安価『日曜日 早朝の風景』

「……ッ、クアァ…………眠い、眠過ぎる……」
 雨上がりの湿った匂いが、涼しい風に乗って開け放った窓から吹き込んでくる。
 朝ぼらけに雀がちらほらと鳴き始めるこの時間帯は何処か澄み切ったような、いつもとは違う世界のような違和感があって俺はとても気に入っていた。
 コポコポと音を立てて良い香りを振り撒くコーヒーメーカーは、男の時から愛用しているものだ。朝の総てであると言っても過言じゃない。

 ……だが、
「……弁当、べーんーとーうー……作んねぇとなぁ…………勝手に出来てたりしねぇかなぁ……女って面倒くせぇなぁ……」
 清浄な空気を濁す美少女が一匹、ソファの背もたれに沈んで呪いのようにブツブツと呟いていた。……つまり俺だが。

 今日は『親友』、もとい先日『親友』ではなくなったアイツと過ごす初めての休日だ。
 以前ならゲーセンに日がな籠って
「てっめ……! ノワラン禁止だろこの厨房!?」
「勝てる手段に糸目はつけん。五連勝もすればもう満足だろう? 素直に負けろ」
 なんて会話をしていれば済んだ休日はもう過去の話。


「……おいバカ、これはなんだ?」
「遊園地のチケットだ、新聞屋にもらった」
「うそこけ」
「ああ、嘘だ」
「……ゲーセンじゃいかんのか?」
「お前とはいつまでも『親友』だけでいたくはない」

 なんてやり取りをかまされれば、流石にこちとらちっとは構えてやらないと可哀相だろう。
 ……思い出して顔に血が昇ってる気がするのは気のせいだ。ああそうだともさ。これだって仕方なくだ。仕方なく必死こいて早起きしてやって弁当の一つでも気紛れに作ってやろうと思っただけだ。
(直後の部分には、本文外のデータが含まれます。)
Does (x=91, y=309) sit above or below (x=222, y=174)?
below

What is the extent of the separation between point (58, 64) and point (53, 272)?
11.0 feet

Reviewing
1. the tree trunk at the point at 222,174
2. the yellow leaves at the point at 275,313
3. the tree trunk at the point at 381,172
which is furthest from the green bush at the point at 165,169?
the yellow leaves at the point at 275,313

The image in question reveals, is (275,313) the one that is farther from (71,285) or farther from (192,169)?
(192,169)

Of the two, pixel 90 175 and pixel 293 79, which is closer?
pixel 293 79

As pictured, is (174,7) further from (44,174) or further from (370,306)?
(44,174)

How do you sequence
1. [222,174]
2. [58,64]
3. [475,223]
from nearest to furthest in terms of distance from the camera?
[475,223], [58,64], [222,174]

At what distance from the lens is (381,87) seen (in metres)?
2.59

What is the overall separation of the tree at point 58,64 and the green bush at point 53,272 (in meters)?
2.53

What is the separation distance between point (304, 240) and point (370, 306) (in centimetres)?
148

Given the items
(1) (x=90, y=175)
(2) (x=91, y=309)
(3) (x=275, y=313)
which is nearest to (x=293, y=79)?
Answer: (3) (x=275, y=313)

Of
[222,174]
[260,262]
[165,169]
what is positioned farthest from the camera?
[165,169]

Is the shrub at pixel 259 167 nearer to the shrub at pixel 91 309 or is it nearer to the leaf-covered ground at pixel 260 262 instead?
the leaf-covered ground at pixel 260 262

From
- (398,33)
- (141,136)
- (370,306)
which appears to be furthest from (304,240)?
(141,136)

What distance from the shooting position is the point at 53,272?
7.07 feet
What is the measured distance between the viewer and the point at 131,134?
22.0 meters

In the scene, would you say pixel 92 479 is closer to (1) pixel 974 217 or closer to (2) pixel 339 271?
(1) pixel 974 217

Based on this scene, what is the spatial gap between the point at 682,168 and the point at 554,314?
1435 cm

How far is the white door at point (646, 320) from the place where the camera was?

ああ、なんて健気な俺――違う違う、健気じゃなくて単なる気紛れだっつーの。

 ……そんな風にアホらしく唸っていた俺の意識を、突然のチャイムの音が現実に引き戻した。

 ――――ハイ?


 猛烈な程の嫌な予感。

 異常である。
 いくら朝とは言え、まだこんな時間帯だというのに人の家を尋ねる人間は俺の知識には――――いた、バカが一匹。

 直後、傍らの携帯がメールの着信を告げる。

 ……眠気が一気に吹き飛んだ。



『玄関前だ。おそらくいつものように起きている筈だろう。裸Yシャツにモーニングコーヒーを持って出迎えてくれると非常に嬉しい』
「……いつからトンマの王様になったこの大馬鹿野郎は…………」

 ……しかも今の格好は、憤懣やるかたないがまさにそれ。男の夢と希望がツマったアレである。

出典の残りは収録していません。